This question sits at the heart of a growing debate in computational biology. A landmark 2025 study in Nature Machine Intelligence revealed that 49% of the widely-used CASF benchmark is contaminated with highly similar structures from the PDBbind training set (DOI: 10.1038/s42256-025-01124-5)—enabling models to achieve impressive scores through simple memorization rather than learned physics. Meanwhile, adversarial analyses of AlphaFold3 show that the model frequently places ligands in identical poses even when binding sites are mutated to impossibility, suggesting it has memorized poses rather than learned electrostatics.

Yet the story isn’t entirely bleak. Prospective validations—including the discovery of the novel antibiotic halicin—demonstrate that some models genuinely extrapolate to novel chemical space. Understanding when to trust these predictions is now the central challenge for practitioners.

The new generation of biomolecular foundation models

Boltz-2’s architectural innovations enable binding affinity prediction

Boltz-2, released by MIT and Recursion in June 2025, represents a significant architectural evolution from its predecessors. While AlphaFold3 and the original Boltz-1 focused on structure prediction, Boltz-2 introduces a dedicated affinity module that predicts binding strength alongside pose.

Boltz-2 architecture diagram showing trunk, denoising module, confidence module, and novel affinity module with dual prediction heads. Source: Passaro et al., bioRxiv 2025, Figure 2.

The architecture comprises four main components: a trunk with 64 PairFormer layers (up from 48 in Boltz-1) that builds rich pairwise representations, a diffusion-based denoising module for structure generation, a confidence module predicting reliability scores (pTM, ipTM, PAE), and the novel affinity module. This last component takes the trunk’s pair representation after five recycling iterations and processes it through 4-8 additional PairFormer layers focused exclusively on protein-ligand and intra-ligand interactions. Two prediction heads then output a binding likelihood (binary classifier) and an affinity value (regression to $\log_{10} \mathrm{IC_{50}}$ in μM).

Tokenization differs meaningfully from AlphaFold3: while AF3 atomizes non-canonical residues, Boltz-2 keeps them as single tokens—a design choice that preserves chemical identity.

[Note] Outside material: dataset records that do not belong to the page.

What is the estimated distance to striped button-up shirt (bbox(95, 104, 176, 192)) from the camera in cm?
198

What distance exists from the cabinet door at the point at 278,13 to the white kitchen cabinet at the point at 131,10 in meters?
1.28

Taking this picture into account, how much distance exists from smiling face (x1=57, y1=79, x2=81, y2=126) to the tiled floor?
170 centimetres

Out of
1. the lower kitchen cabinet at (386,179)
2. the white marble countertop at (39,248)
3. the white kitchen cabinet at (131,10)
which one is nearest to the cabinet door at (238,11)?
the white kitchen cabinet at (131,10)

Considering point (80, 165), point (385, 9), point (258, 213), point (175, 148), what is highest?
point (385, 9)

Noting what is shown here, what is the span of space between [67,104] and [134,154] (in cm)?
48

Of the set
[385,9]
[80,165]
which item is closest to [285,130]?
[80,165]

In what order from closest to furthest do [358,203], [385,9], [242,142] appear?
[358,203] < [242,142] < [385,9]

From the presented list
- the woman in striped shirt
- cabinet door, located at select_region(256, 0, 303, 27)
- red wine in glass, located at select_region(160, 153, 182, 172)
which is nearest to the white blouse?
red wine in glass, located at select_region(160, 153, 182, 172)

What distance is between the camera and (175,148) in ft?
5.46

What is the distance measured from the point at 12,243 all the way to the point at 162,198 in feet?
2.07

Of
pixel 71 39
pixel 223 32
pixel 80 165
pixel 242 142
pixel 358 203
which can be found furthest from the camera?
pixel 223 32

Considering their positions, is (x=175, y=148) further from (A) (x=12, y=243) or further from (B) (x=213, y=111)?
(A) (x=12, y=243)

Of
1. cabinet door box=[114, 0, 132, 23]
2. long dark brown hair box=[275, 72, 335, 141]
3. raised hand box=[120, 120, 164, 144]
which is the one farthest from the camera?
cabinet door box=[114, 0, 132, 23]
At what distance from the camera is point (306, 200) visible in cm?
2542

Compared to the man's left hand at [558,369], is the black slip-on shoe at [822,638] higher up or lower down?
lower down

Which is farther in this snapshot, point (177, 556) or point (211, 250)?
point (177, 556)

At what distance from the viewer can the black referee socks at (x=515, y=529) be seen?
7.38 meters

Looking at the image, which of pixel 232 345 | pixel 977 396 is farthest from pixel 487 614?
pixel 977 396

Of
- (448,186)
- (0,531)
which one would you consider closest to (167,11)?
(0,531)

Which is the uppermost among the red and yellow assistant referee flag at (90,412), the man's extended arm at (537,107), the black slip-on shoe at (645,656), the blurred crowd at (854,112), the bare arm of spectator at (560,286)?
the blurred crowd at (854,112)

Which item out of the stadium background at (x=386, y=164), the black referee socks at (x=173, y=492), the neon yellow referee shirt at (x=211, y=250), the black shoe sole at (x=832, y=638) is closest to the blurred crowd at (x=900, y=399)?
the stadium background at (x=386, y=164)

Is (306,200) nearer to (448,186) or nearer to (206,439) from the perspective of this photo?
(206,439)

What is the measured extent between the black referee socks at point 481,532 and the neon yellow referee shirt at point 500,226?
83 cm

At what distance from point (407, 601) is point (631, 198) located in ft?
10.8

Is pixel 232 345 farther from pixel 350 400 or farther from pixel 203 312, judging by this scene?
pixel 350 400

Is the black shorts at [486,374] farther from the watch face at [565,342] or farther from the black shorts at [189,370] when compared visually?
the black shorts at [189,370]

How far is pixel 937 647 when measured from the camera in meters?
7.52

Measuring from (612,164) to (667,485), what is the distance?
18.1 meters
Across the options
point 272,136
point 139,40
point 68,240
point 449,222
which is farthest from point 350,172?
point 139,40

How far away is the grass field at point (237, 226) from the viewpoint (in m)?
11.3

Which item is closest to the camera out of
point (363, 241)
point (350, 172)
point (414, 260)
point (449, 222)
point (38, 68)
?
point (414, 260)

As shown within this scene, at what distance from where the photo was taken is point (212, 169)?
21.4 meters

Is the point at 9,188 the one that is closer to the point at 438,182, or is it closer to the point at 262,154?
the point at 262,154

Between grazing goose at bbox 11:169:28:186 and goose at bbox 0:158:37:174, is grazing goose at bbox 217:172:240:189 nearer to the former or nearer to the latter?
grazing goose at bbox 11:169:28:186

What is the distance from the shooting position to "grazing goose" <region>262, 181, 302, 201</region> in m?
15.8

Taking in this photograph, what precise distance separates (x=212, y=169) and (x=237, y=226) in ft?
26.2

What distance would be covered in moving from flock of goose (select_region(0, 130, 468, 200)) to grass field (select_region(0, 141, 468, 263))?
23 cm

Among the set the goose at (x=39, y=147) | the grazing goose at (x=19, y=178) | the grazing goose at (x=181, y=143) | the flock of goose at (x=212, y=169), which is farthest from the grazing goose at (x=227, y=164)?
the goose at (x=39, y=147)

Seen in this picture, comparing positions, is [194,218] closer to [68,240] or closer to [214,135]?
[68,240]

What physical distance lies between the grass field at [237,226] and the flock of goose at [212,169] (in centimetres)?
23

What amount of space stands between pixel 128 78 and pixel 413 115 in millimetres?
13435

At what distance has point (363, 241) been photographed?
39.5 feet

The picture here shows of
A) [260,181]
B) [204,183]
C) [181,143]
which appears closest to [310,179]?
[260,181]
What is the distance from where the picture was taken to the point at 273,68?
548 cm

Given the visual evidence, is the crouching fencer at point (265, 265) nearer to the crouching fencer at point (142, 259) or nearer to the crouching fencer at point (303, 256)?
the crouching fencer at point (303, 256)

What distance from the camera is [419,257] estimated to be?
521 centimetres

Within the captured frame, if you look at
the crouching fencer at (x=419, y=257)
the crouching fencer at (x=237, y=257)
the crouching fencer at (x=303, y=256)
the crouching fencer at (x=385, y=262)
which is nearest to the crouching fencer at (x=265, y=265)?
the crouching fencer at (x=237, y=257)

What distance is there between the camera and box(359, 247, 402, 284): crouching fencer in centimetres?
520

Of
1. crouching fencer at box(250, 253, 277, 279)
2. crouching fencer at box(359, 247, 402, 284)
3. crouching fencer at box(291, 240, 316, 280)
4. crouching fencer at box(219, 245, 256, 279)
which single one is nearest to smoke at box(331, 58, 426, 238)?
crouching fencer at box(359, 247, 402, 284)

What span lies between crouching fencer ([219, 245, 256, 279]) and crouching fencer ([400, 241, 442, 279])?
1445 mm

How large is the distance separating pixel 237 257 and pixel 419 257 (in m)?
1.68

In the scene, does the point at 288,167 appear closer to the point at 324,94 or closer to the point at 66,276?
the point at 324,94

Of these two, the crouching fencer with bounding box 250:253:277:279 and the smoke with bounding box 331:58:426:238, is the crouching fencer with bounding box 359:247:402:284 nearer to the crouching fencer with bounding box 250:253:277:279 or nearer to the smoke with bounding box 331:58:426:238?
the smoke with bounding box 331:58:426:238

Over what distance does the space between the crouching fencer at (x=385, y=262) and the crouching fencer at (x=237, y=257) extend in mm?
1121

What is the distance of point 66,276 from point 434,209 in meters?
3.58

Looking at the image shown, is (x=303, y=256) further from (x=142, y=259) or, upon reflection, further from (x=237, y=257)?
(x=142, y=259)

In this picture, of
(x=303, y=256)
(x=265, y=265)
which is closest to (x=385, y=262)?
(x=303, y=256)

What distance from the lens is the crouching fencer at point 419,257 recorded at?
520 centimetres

The model also introduces controllability features including method conditioning (specifying X-ray, NMR, or MD-derived structures), multimeric template support, and contact/pocket steering for physics-informed constraints.

Training leveraged ~5 million binding affinity measurements from ChEMBL, BindingDB, PubChem assays, and synthetic decoys. Crucially, the affinity module uses pairwise intra-assay differences during training—strongly weighting relative rankings within assays rather than absolute values—which may explain its lead optimization performance.

AlphaFold3’s diffusion approach enables ligand binding but not affinity

AlphaFold3, published in Nature in May 2024, marked DeepMind’s pivot from structure prediction to biomolecular interaction modeling. The key architectural innovation is replacing AlphaFold2’s structure module with a diffusion-based generator operating directly on raw atomic coordinates.

Where AF2 required torsion-based parameterization specifically designed for amino acid geometry, AF3’s diffusion approach naturally handles arbitrary chemical components—proteins, DNA, RNA, small molecules, ions, and modified residues—within a unified framework. The model receives “noised” atomic coordinates during training and learns to predict true coordinates; at inference, random noise is iteratively denoised to generate structures.

The Pairformer replaces AF2’s Evoformer, comprising 48 blocks operating on pair (n × n × 128) and single (n × 384) representations. A crucial simplification: MSA information is compressed into the pair representation after just 4 blocks and discarded, rather than maintained throughout processing. This design choice may contribute to both strengths (handling diverse molecular types) and weaknesses (reduced leverage of evolutionary information).

Critical limitation: AF3 predicts binding poses, not binding affinities. Its confidence metrics (pLDDT, ipTM, PAE) indicate structural reliability but do not correlate with binding strength. This fundamentally limits its direct utility for drug discovery ranking tasks.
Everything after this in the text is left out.